Rewrite the material from the line containing "Az Igazgatóság vállalkozási" through the line containing "The Women's Economic", putting "Volume" in place of "Book" and keeping everything else the same.

§ SUPPLIED DATA
^^^^
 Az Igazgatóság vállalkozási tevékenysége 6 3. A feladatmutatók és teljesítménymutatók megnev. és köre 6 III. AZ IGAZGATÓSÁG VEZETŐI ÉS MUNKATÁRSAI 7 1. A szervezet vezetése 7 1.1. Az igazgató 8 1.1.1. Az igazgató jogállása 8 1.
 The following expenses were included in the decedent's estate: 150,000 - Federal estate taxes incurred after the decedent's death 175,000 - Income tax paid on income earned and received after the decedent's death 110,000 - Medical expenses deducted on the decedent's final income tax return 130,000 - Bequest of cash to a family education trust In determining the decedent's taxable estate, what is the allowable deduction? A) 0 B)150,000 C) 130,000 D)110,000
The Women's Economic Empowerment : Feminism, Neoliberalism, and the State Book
^^^^
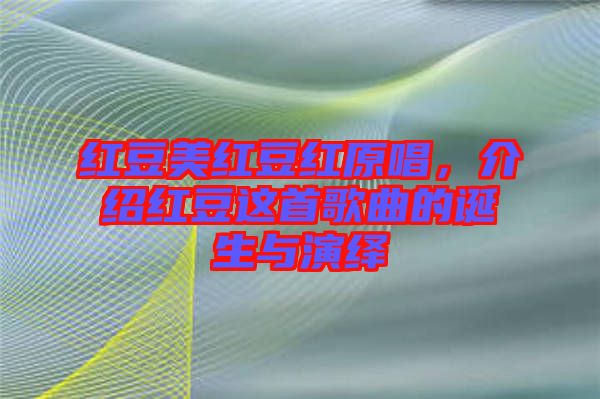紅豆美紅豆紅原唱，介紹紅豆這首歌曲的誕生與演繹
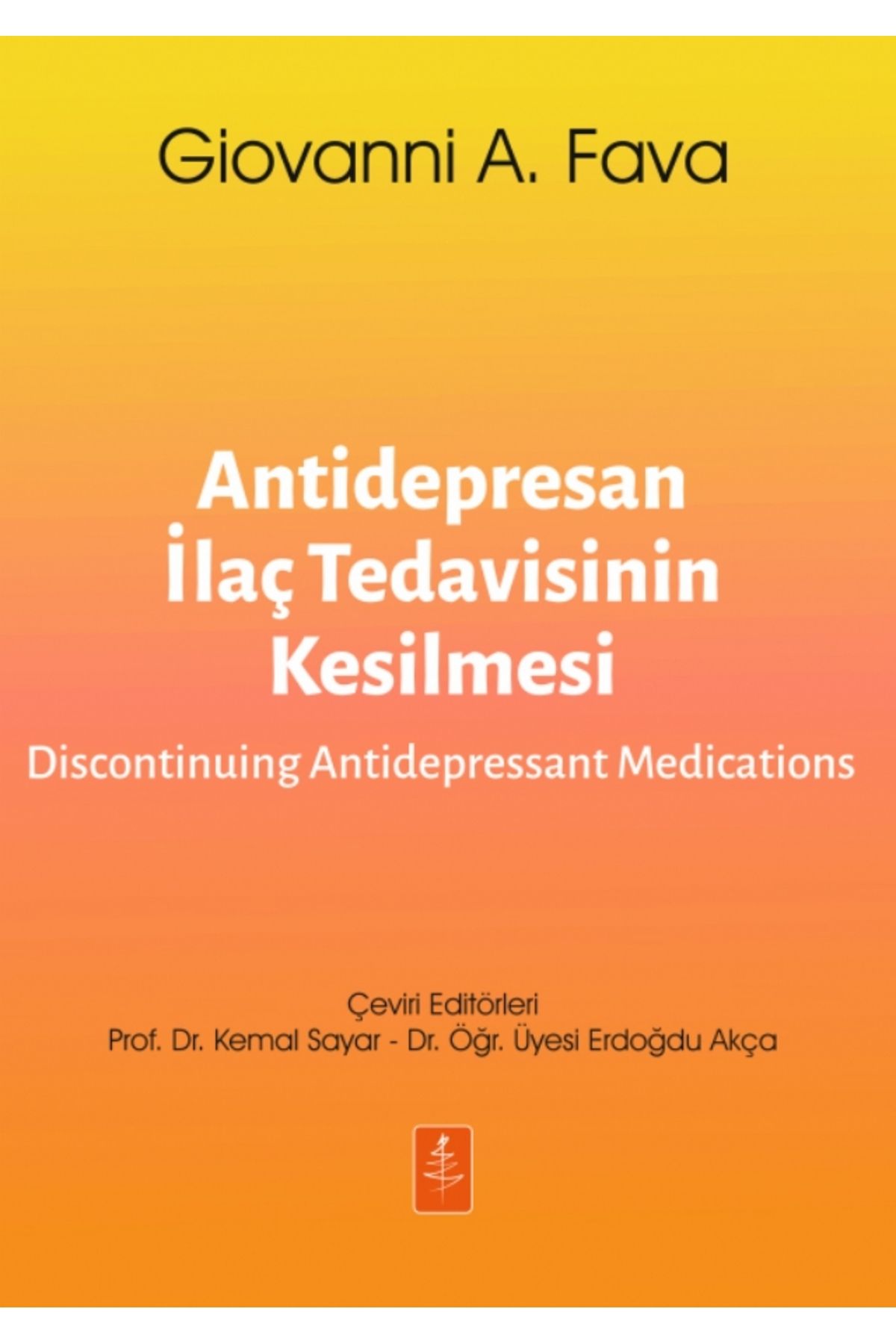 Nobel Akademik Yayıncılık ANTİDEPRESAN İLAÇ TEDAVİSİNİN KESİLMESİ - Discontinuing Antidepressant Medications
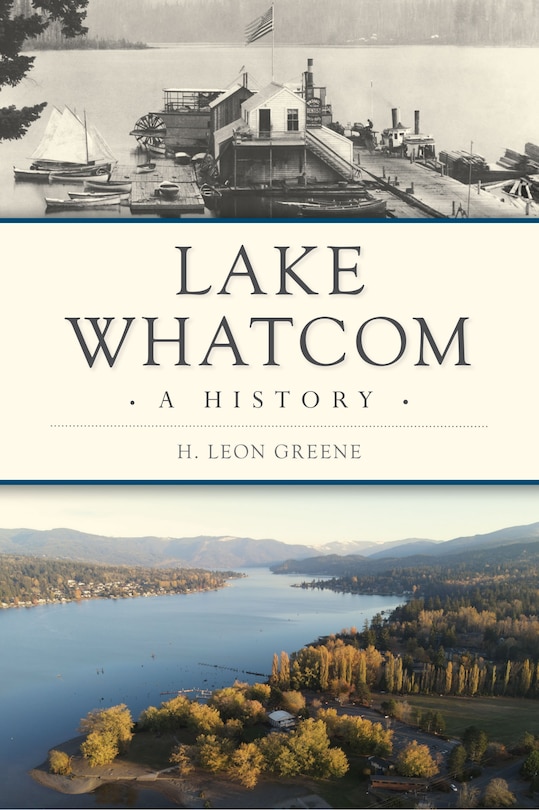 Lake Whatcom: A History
^^^^
§ TASK ANSWER
 Az Igazgatóság vállalkozási tevékenysége 6 3. A feladatmutatók és teljesítménymutatók megnev. és köre 6 III. AZ IGAZGATÓSÁG VEZETŐI ÉS MUNKATÁRSAI 7 1. A szervezet vezetése 7 1.1. Az igazgató 8 1.1.1. Az igazgató jogállása 8 1.
 The following expenses were included in the decedent's estate: 150,000 - Federal estate taxes incurred after the decedent's death 175,000 - Income tax paid on income earned and received after the decedent's death 110,000 - Medical expenses deducted on the decedent's final income tax return 130,000 - Bequest of cash to a family education trust In determining the decedent's taxable estate, what is the allowable deduction? A) 0 B)150,000 C) 130,000 D)110,000
The Women's Economic Empowerment : Feminism, Neoliberalism, and the State Volume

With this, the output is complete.